As películas, ou filmes, de sabão entre as bolhas de uma espuma, e as gotas de água num tubo capilar, são exemplos de pontes líquidas. Pensa-se que a formação de pontes líquidas nos pulmões possa estar
na origem da asma. As pontes líquidas são, ainda, importantes em outras áreas tão diversas como as construções na areia, a microscopia de força atómica em ambientes de humidade elevada, a soldadura, e a aderência de insectos e de rãs arborícolas a superfícies muito inclinadas.
O estudo das pontes líquidas iniciou-se há mais de 150 anos, quando Delaunay calculou as supeficies que minimizam a área de uma ponte com simetria axial. Estas formas foram posteriormente classificadas por Plateau e a sua estabilidade investigada por Lord Rayleigh.

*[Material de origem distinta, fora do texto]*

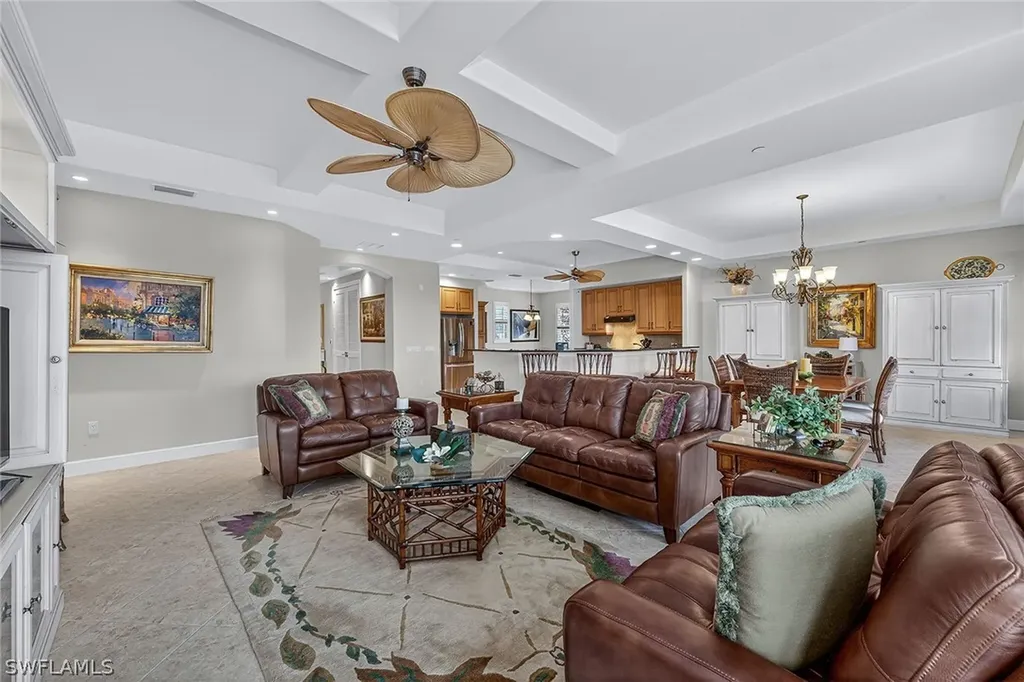 580 Avellino Isle Circle Naples FL 34119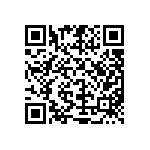 MCW0406MD3400BP100 QRCode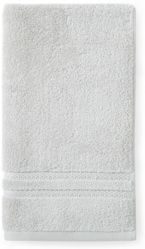 Ludlow Hand Towel Bedding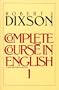 Complete Course in English  Level 1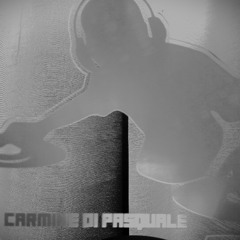 Back In Time (Multi-Edit) by Carmine Di Pasquale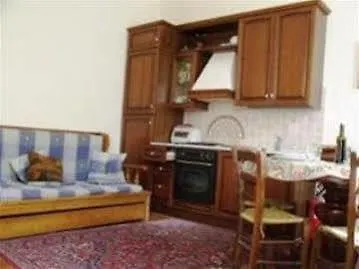 Residenza Formosa Hotel Veneza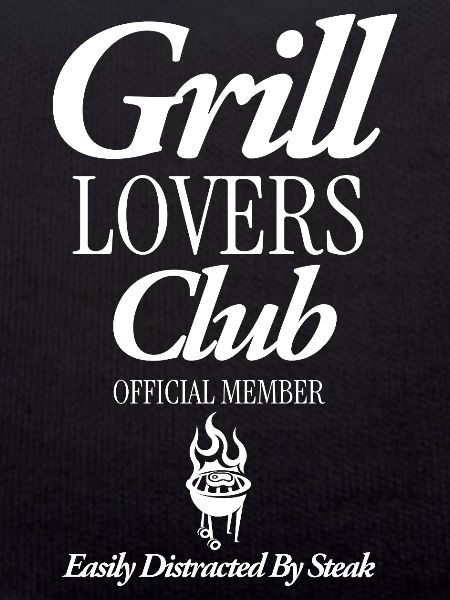 Grillen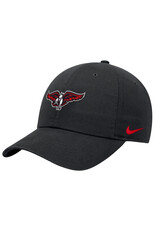 Nike Cap Club Fly Eagle
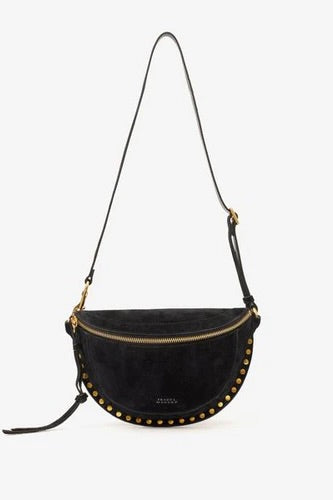 SKANO BELT BAG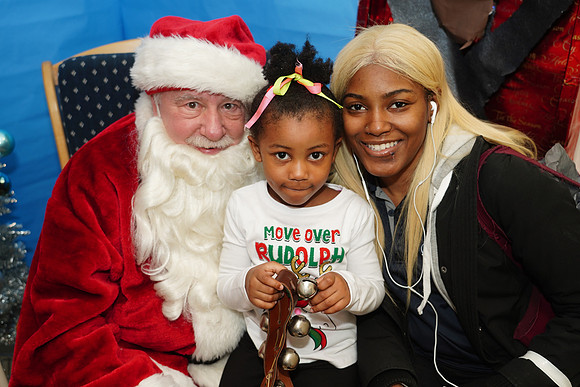 RotarySantaEasterSeals-A14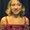 Photo of Qype User (svetla…)
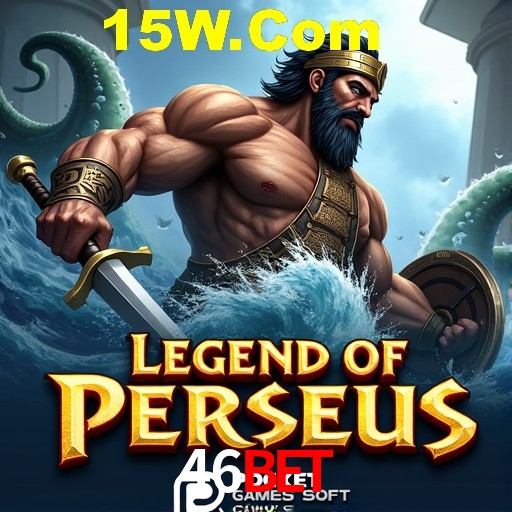 Desvendando o Mundo dos Jogos Virtuais na 46Bet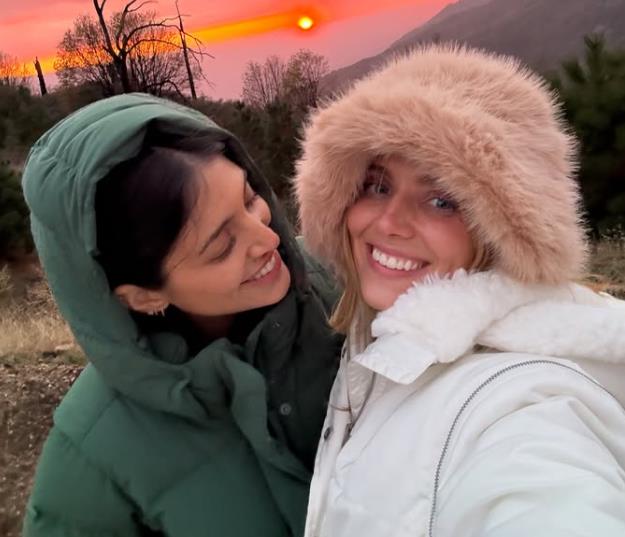 Screenshot 2025-12-23 212859.png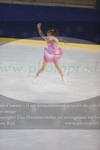 ref. photo 3033507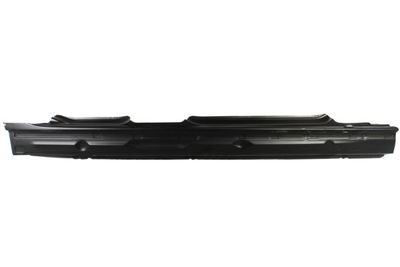Rocker Panel BLIC 6505-06-0061012K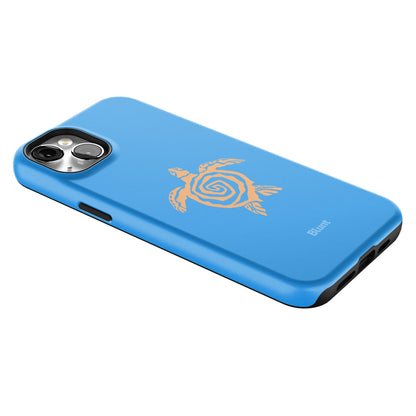 Iphone_14_Mini_Air_Plus_2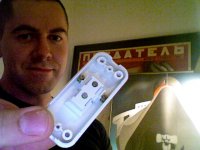 Bild 2010-04-10 kl. 23.03 #2.jpg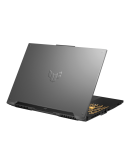 Лаптоп ASUS FX607VU-RL065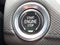 2024 Chevrolet Trailblazer LT AWD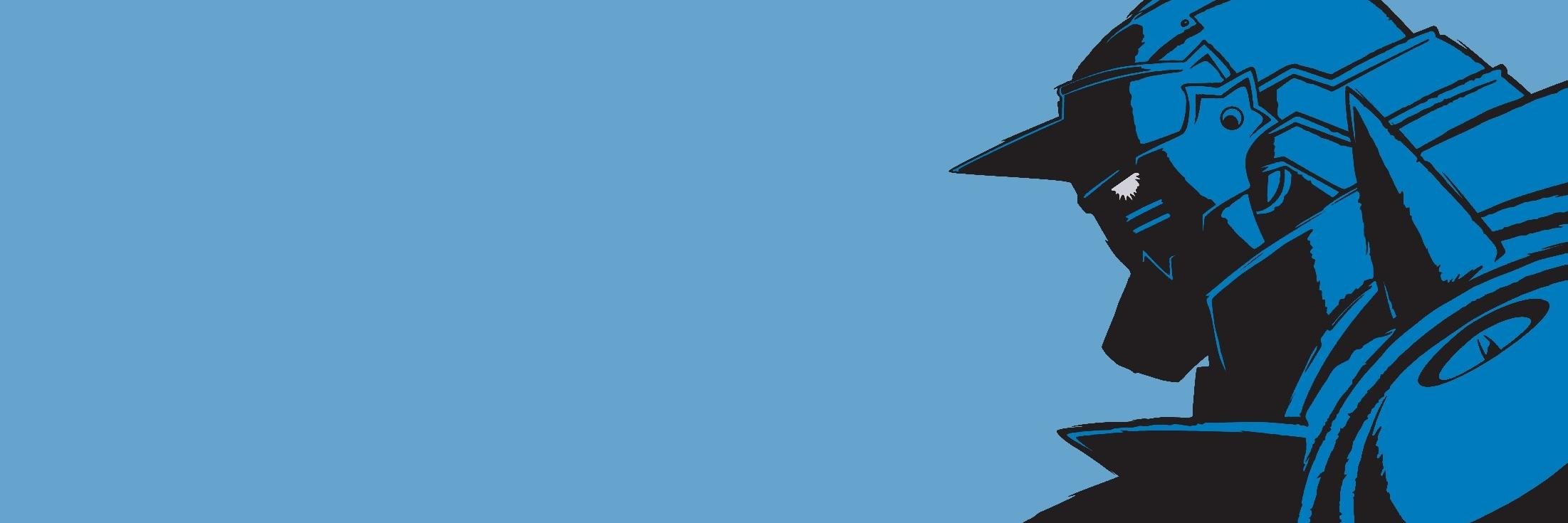 coolestghosts's profile banner image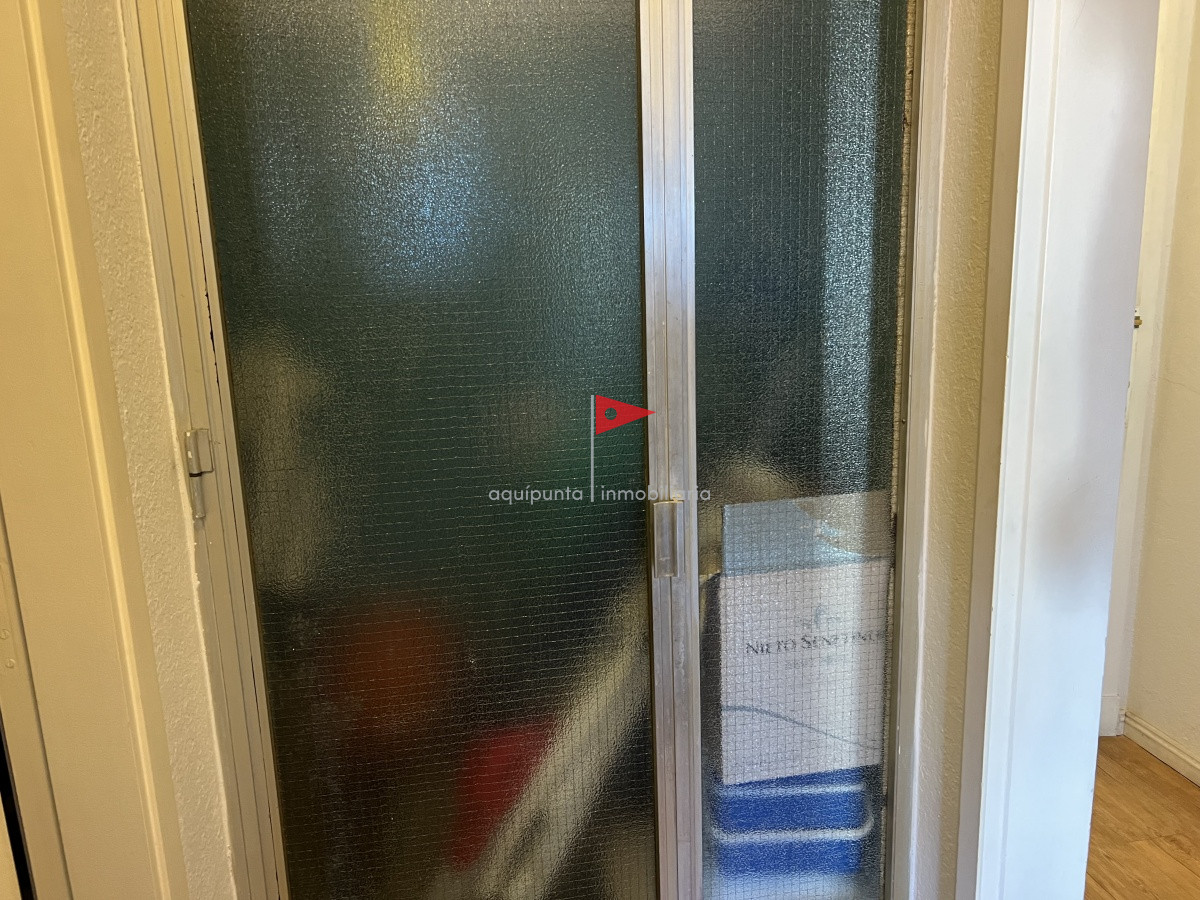 Apartamento ID.135 - Península. apartamento en venta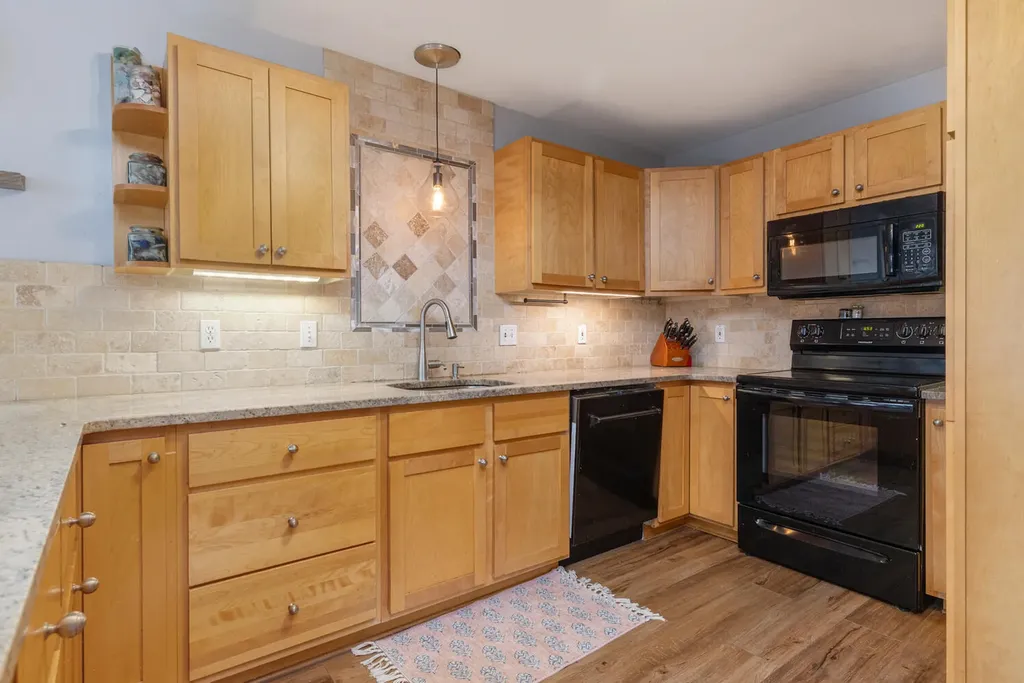 35 Plymouth Drive Saco ME 04072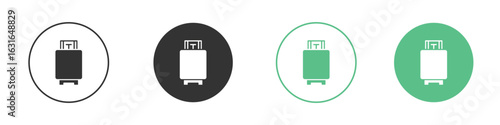 LPG icon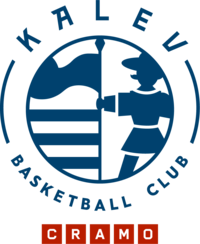 https://img.nanjingshengjing.com/img/basketball/team/3297c883664efaf2d7d4fceb3ab255ec.png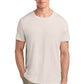 Stanley/Stella   Unisex Crafter Tee SXU007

Muitos outros trabalhos se seguiram, a maior parte dos quais não incluiu a gravidade, que se espera seja relevante no caso de pontes líquidas de dimensões lineares superiores ao comprimento de capilaridade (alguns mm em grande parte dos casos práticos). Neste seminário, mostramos como a equação de Young-Laplace pode ser resolvida quasi-analiticamente no caso simples de uma ponte vertical plana estendendo-se entre duas superfícies horizontais, também planas, para valores arbitrários dos ângulos de contacto do líquido nas superfícies inferior e superior, respectivamente θcb e θct. Esta geometria bidimensional permite uma análise expedita do efeito da gravidade sobre as formas de equilíbrio da ponte. Foi-nos, assim, possível determinar, em função de θcb e θc t, a distância máxima entre superfícies para a qual uma ponte pode existir, bem como a área mínima da secção recta da ponte e a presença (ou não) nela de “estriccionamentos” ou “barrigas”.